*Extract to read*.
────────────────
I have looked into this in the past. I know that FSM has specific rules. I don't know what the current set are but I believe that their website has them,if not contact them and find out,first then proceed. Personally, I use white poster board to bounce light to light the backside of the model. I have two swing arm lamps on my worckbench with provision for a third if I want.  You might look into getting some clamp lights. One thing to remember is use lights which are white sprectium not the pigtails,which are really florescent lights which are really green spectrum . ( I know they they don't 'look' green.Human.eyes just don't see it.)  Hope this helps....

pyro-manic

A note on lighting - colour issues can be easily fixed in post-production. Alternatively, setting your White Balance correctly before taking the shot will sort it as well. I generally do it in post.
Some of my models can be found on my Flickr album >>>HERE<<<

Dizzyfugu

If you want to take your model in front of a neutral BG, this is the way to go:




Use a large sheet of cardboard, long enough to be attached at the back vertically and running down, under your model to the front in a smooth curve - white is difficult because it reflects strongly, as well as silver.

Do NOT use any flash here, artificial light (5.000K, no "warm" light bulb light, it's too yellow-ish on the pics) is a must, best with two sources from the sides. One main source from one side or from the top, and a secondary light from the side - a white reflective "wall" might suffice, so that you can light up shadowy areas (e. g. the area under the upper deck).

Use a tripod and a macro program. You will hardly be able to take a sharp picture with bare hands. A timer function on your camera might be handy, too.




Besides, here's a how-to what I usually do, and the results are pretty convincing (just with a VERY simple pocket camera and some editing software - Gimp is a very good freeware which I'd recommend):


&quot;Hell's kitchen&quot; or: what to do with an oven if not for cooking ;) by dizzyfugu, on Flickr

Here's a view at a typical setup for a "home shooting" of mine. Place is the kitchen, but any table with a vertical and  even wall behind it will do, too. Any of the digital model kit pictures in my albums has been shot this way, more or less, so it might be a guideline (or inspiration) for other hobby photographers.

As a camera, I use a simple "tourist style" Kodak CX 7330 pocket camera. It has an optical zoom, though, and offers a macro program for small objects/close-ups, and I turn off the flash light manually. Anything else is "craftsmanship", for which  I use...

1) A fixed background light.
In this case, and hidden behind the file drawer which acts as a glare barrier for the camera, is a 150 Watt halogen light from the DIY market. It produces a bright, white and rather diffuse light, but in many cases a weaker light source (I frequently use a 50 Watt Halogen reading lamp which shines from above onto the background) will suffice. The backgorund will definitievyl need some lighting, though, and sometimes this extra light behind the model will blend out shadows on the background, too.

2) A nice background poster.
Be creative! Just make sure that both perspective and scale are O.K., and if in doubt better use a bigger backgorund which fills area around the kit on the picture.
I use DIN A3 color printouts, and simply tape them to the wall. Just make sure that this background carrier is even and vertical (best is to use tape on all 4 egdes!), because the background light easily reveals ripples and curves, and sometimes you just see them on the final picture. Additionally, always check for reflections from the other light sources, therefore use shallow angles for the lights on both background and model, pointing away from the camera or block it with a glare barrier.
────────────────
*Supplied data*.
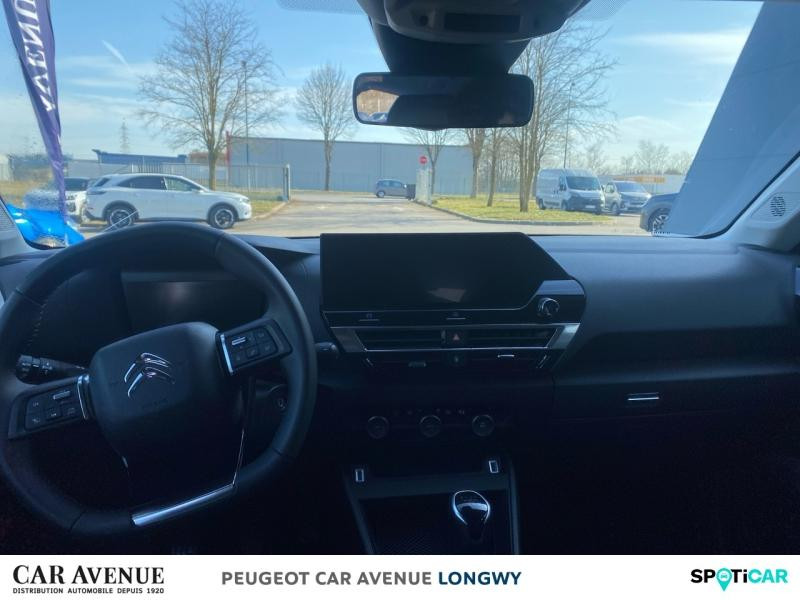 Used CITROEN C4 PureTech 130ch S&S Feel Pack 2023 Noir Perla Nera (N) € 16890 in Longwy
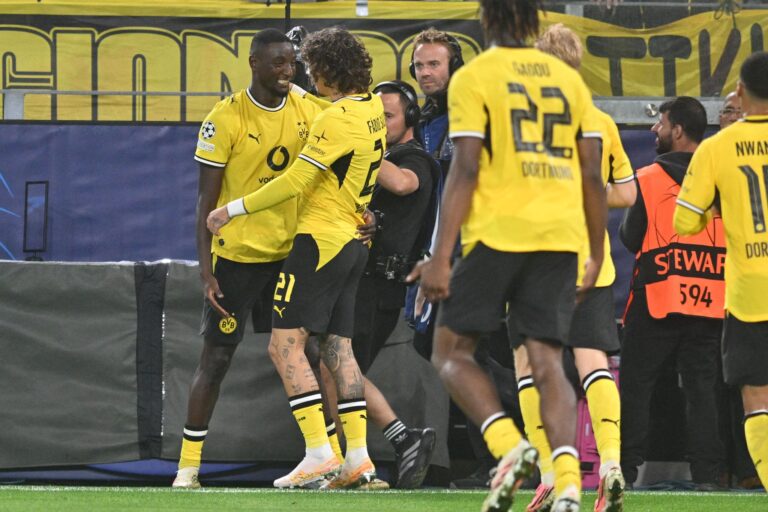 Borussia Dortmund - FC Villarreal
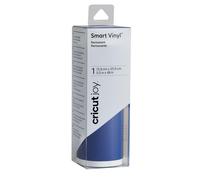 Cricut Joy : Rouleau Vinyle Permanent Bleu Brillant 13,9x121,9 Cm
────────────────
In the forum posts on photographing scale models, what camera does the author of the kitchen-setup how-to use?

*Result of the task*. A simple Kodak CX 7330 pocket camera.